In scanning X-ray nanodiffraction, severe artifacts arising from the convolution of divergent incident beams with local structural features, coupled with computational bottlenecks in real-time analysis, impede high-throughput nanoscale characterization. To address this, we propose an unsupervised, physics-informed deep learning framework that embeds a differentiable geometric diffraction model into a neural network, enabling end-to-end joint inversion of lattice strain and orientation—without labeled data or pretraining, and inherently incorporating optical diffraction priors. This work presents the first unsupervised, interpretable, and real-time end-to-end inversion method for X-ray nanodiffraction. Experimental results demonstrate a >200× speedup over conventional fitting-based approaches while fully preserving structural feature fidelity, thereby enabling high-throughput, nanoscale, in situ imaging.

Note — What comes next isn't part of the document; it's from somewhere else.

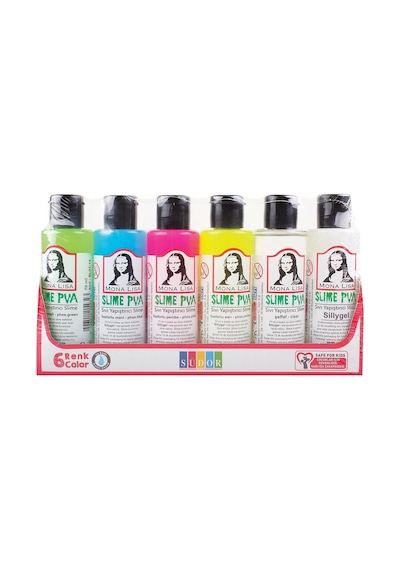 Supertrend Mona Lisa Slime Jeli 70 Ml. 6'lı Set Çok Renkli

Coherent X-ray scattering techniques are critical for investigating the fundamental structural properties of materials at the nanoscale. While advancements have made these experiments more accessible, real-time analysis remains a significant bottleneck, often hindered by artifacts and computational demands. In scanning X-ray nanodiffraction microscopy, which is widely used to spatially resolve structural heterogeneities, this challenge is compounded by the convolution of the divergent beam with the sample's local structure. To address this, we introduce DONUT (Diffraction with Optics for Nanobeam by Unsupervised Training), a physics-aware neural network designed for the rapid and automated analysis of nanobeam diffraction data. By incorporating a differentiable geometric diffraction model directly into its architecture, DONUT learns to predict crystal lattice strain and orientation in real-time. Crucially, this is achieved without reliance on labeled datasets or pre-training, overcoming a fundamental limitation for supervised machine learning in X-ray science. We demonstrate experimentally that DONUT accurately extracts all features within the data over 200 times more efficiently than conventional fitting methods.